[The problem] Before the data, retype the passage of the fuel-efficiency notebook text word for word, starting at "## 2. Explore" and ending at "print(cars_df['FE'].describe())".

[Source text]
#####
# BA5c: Challenge Notebook – Predictive Modeling of Vehicle Fuel Efficiency

In this notebook, you will work on predicting **Fuel Efficiency (FE)** using real-world data from vehicles manufactured in 2010.

This is an advanced extension of previous notebooks (BA5, BA5a, BA5b). You will:
- Prepare and explore the dataset
- Train multiple predictive models
- Evaluate performance using RMSE
- Conduct model diagnostics
- Take on challenges to explore model robustness and parsimony

**Target Variable:** `FE`  
**Dataset:** `cars2010.csv`


## 1. Load and Preview the Dataset

In [None]:
import pandas as pd

cars_df = pd.read_csv("/mnt/data/cars2010.csv")
cars_df.head()

## 2. Explore Target and Predictors

In [None]:
print("Shape:", cars_df.shape)
print("\nMissing values:")
print(cars_df.isnull().sum())

print("\nTarget Variable Summary (FE):")
print(cars_df['FE'].describe())

cars_df[['FE', 'EngDispl', 'NumCyl', 'AirAspirationMethod']].hist(figsize=(10,6))


## 3. Data Preparation: Encoding, Feature Selection

In [None]:
from sklearn.model_selection import train_test_split
from sklearn.preprocessing import OneHotEncoder
from sklearn.compose import ColumnTransformer
from sklearn.pipeline import Pipeline
from sklearn.linear_model import LinearRegression
from sklearn.metrics import mean_squared_error
import numpy as np

X = cars_df.drop(columns=["FE"])
y = cars_df["FE"]

# Separate categorical and numeric
categorical = X.select_dtypes(include='object').columns.tolist()
numeric = X.select_dtypes(include=['int64', 'float64']).columns.tolist()
#####
[Excerpted data]
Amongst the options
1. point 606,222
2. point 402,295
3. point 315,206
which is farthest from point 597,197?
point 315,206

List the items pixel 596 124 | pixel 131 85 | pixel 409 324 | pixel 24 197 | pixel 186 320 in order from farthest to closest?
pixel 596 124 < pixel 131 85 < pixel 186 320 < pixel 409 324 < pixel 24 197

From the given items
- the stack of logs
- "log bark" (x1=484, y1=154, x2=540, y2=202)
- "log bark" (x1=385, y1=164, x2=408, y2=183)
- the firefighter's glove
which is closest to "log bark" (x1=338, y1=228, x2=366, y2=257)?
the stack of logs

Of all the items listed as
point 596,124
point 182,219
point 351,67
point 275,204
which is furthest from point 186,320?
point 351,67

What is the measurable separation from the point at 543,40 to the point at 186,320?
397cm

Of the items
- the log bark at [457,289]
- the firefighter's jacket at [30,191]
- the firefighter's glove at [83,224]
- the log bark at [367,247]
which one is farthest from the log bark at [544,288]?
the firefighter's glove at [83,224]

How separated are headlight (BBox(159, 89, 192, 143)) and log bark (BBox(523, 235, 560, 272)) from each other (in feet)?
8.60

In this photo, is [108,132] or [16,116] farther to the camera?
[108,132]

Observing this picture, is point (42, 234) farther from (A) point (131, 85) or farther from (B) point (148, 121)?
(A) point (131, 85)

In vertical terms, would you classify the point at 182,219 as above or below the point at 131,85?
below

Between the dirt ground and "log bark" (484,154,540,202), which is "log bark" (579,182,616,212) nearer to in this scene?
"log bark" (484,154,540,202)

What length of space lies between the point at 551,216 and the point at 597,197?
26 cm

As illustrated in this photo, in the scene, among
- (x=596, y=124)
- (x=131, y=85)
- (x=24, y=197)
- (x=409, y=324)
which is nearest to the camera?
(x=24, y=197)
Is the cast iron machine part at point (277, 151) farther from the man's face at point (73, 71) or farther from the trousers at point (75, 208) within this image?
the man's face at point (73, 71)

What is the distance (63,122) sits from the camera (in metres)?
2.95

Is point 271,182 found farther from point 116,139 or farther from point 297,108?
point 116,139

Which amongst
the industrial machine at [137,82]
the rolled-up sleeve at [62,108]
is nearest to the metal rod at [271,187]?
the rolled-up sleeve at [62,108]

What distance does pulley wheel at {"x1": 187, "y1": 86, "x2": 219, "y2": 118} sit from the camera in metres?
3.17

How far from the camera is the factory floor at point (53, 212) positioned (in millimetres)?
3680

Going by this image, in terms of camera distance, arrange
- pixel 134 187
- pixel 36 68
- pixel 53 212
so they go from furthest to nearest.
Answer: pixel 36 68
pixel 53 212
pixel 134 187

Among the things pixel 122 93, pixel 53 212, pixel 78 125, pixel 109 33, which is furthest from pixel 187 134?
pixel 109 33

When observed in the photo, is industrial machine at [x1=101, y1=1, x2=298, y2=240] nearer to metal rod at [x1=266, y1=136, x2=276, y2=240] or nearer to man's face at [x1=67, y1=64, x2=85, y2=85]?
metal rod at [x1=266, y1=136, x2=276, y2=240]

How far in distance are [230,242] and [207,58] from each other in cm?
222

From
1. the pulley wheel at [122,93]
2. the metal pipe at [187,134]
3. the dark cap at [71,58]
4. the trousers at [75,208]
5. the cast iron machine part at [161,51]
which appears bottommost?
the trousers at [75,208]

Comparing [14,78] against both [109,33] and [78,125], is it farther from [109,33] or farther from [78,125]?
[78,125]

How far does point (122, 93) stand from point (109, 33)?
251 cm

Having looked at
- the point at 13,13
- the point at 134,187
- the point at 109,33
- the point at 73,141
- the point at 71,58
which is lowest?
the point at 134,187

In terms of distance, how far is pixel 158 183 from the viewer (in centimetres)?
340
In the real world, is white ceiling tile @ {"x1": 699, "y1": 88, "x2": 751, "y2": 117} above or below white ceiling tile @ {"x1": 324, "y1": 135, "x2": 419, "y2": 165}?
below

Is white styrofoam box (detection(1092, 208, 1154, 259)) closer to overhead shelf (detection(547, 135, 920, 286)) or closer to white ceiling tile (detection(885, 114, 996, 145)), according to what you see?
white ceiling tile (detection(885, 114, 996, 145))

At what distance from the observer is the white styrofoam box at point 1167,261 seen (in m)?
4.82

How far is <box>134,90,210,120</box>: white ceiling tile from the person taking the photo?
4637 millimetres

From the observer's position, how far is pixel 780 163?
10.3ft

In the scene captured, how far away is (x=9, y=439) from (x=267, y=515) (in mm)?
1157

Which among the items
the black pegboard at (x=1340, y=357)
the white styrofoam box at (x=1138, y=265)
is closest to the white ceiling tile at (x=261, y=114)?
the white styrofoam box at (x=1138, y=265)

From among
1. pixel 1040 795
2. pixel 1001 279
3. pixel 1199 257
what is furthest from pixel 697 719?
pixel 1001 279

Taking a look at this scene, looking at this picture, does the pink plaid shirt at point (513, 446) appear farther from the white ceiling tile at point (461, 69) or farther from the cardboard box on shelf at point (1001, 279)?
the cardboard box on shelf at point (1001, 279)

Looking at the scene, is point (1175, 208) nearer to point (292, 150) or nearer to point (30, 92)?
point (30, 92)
#####
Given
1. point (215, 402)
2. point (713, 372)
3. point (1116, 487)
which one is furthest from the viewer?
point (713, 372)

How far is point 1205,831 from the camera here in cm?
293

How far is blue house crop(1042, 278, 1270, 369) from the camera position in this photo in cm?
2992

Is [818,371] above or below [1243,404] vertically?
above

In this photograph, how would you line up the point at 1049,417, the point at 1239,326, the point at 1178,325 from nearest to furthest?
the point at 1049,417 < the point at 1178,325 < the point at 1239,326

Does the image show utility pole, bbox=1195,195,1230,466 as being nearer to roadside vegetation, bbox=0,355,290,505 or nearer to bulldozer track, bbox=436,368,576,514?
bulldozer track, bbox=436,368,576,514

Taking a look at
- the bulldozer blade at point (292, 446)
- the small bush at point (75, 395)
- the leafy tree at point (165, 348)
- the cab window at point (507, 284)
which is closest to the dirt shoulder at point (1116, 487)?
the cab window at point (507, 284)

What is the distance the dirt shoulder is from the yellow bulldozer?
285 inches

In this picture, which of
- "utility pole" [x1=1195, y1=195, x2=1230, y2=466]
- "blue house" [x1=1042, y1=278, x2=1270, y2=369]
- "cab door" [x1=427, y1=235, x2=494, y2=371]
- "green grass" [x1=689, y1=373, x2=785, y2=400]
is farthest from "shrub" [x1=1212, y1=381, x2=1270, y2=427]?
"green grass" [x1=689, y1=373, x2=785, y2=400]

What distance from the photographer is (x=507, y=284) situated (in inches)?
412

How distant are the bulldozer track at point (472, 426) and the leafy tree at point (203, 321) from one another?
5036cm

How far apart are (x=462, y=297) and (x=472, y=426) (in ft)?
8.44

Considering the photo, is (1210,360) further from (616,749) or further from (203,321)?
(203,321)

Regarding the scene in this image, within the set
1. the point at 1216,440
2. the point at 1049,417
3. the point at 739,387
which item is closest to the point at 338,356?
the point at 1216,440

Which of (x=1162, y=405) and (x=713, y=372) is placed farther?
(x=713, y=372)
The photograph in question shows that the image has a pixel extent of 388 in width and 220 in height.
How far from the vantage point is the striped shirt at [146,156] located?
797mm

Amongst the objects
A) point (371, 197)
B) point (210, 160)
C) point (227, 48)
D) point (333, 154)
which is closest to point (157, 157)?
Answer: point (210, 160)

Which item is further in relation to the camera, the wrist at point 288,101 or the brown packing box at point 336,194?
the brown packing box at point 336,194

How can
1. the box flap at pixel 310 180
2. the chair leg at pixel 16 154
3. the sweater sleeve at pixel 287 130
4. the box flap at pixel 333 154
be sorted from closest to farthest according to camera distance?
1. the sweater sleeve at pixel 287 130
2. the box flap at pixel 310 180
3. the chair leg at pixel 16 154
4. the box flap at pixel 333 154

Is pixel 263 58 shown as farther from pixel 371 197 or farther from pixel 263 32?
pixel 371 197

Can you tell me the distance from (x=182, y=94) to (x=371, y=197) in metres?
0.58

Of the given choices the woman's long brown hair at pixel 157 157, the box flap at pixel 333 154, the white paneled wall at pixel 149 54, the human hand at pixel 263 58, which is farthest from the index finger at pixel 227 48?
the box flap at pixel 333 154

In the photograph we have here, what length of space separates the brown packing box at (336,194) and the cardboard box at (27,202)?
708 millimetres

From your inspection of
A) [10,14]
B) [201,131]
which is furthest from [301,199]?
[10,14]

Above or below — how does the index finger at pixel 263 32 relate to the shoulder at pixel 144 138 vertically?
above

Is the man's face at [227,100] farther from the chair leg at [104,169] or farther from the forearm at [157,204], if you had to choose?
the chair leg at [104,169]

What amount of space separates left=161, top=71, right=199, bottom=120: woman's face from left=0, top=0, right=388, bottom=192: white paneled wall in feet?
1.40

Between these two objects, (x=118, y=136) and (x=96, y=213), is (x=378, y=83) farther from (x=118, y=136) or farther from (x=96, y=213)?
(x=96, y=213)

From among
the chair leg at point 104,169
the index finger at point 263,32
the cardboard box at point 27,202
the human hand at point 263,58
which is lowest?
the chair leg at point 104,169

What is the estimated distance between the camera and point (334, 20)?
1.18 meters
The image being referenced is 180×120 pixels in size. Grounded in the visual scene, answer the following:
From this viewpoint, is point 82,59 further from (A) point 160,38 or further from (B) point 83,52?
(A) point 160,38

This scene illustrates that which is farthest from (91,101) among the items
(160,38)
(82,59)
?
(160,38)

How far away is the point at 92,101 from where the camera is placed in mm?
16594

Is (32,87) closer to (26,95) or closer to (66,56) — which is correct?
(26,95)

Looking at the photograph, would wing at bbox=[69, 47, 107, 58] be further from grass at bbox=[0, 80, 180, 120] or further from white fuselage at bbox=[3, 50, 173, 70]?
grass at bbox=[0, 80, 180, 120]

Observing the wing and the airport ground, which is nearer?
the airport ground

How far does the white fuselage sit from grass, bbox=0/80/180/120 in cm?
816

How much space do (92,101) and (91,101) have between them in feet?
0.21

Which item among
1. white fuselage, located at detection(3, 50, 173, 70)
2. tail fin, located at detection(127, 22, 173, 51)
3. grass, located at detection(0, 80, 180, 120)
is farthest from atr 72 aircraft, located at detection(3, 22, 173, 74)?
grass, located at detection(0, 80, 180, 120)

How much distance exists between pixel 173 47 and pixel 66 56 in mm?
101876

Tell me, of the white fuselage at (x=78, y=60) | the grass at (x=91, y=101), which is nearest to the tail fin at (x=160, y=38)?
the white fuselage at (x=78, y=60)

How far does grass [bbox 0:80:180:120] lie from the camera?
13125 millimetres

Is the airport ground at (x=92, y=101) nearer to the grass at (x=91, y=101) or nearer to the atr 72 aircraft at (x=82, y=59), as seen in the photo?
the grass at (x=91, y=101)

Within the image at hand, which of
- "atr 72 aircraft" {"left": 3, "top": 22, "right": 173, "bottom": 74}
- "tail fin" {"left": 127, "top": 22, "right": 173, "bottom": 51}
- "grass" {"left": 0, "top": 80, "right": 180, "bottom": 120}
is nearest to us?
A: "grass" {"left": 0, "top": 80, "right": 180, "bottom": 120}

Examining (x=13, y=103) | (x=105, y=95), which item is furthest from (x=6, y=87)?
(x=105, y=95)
#####
[Task answer]
## 2. Explore Target and Predictors

In [None]:
print("Shape:", cars_df.shape)
print("\nMissing values:")
print(cars_df.isnull().sum())

print("\nTarget Variable Summary (FE):")
print(cars_df['FE'].describe())